Perhaps we can all agree that the ISCII model was an unfortunate choice
from the viewpoint of many modern Tamil users.
Unicode defines a sequence for the "shrii" glyph in Tamil Unicode text.
As evidence of more old-fashioned letters like these becomes available,
new sequences will probably be added to the standard.
Each new sequence added to the standard will "break" existing data for
those Tamil users who do not wish to see those old-fashioned letters.

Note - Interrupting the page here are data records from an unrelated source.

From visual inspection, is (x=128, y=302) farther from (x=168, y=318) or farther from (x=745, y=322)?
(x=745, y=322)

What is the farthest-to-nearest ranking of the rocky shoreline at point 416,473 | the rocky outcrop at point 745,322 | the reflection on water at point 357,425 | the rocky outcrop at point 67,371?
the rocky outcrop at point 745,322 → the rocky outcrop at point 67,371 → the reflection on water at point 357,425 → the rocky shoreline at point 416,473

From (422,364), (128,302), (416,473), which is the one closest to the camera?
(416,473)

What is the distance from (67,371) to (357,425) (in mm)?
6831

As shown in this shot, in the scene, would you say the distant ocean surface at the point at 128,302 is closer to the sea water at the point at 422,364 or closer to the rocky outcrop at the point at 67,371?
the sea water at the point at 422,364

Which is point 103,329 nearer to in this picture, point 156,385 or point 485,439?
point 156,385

This is because the "virama model" which came from ISCII requires that
the Indic script "conjuncts" be formed as part of the default condition
When users want to block formation of "conjuncts", the user must
enter a special formatting character. (In this case U+200C : ZERO WIDTH
NON-JOINER.) Since users in the past probably didn't expect that any
new "conjunct" sequences would be added to the standard, they would
not have been able to predict where to put any of those U+200C
characters in their texts.
Although we may all agree that a choice made in the past was unfortunate,
we should not "live in the past" and we can not change the past. We must
live in the present and we may look toward the future.
There are many Tamil computing professionals who are eminently qualified
to make good, practical input methods and other software applications.
It would be helpful if Tamil (and Grantha and Tamil Grantha) scholars could
make a listing of forms which are needed to represent historic Tamil texts.
This would serve as a basis for education of those Tamil computing
professionals, as well as the rest of us. With this knowledge, input method
programmers could devise solid, workable solutions to ensure that
old-fashioned letters would not appear if the author of a document does not
want them to appear, while preserving the option of displaying those
letters if an author *does* want them to appear.
With a complete listing, programmers could design input methods to
contextually and automatically insert the special NON-JOINER formatting
character, wherever it is needed, based on user preference.
Without a complete listing, there are bound to be unpleasant surprises.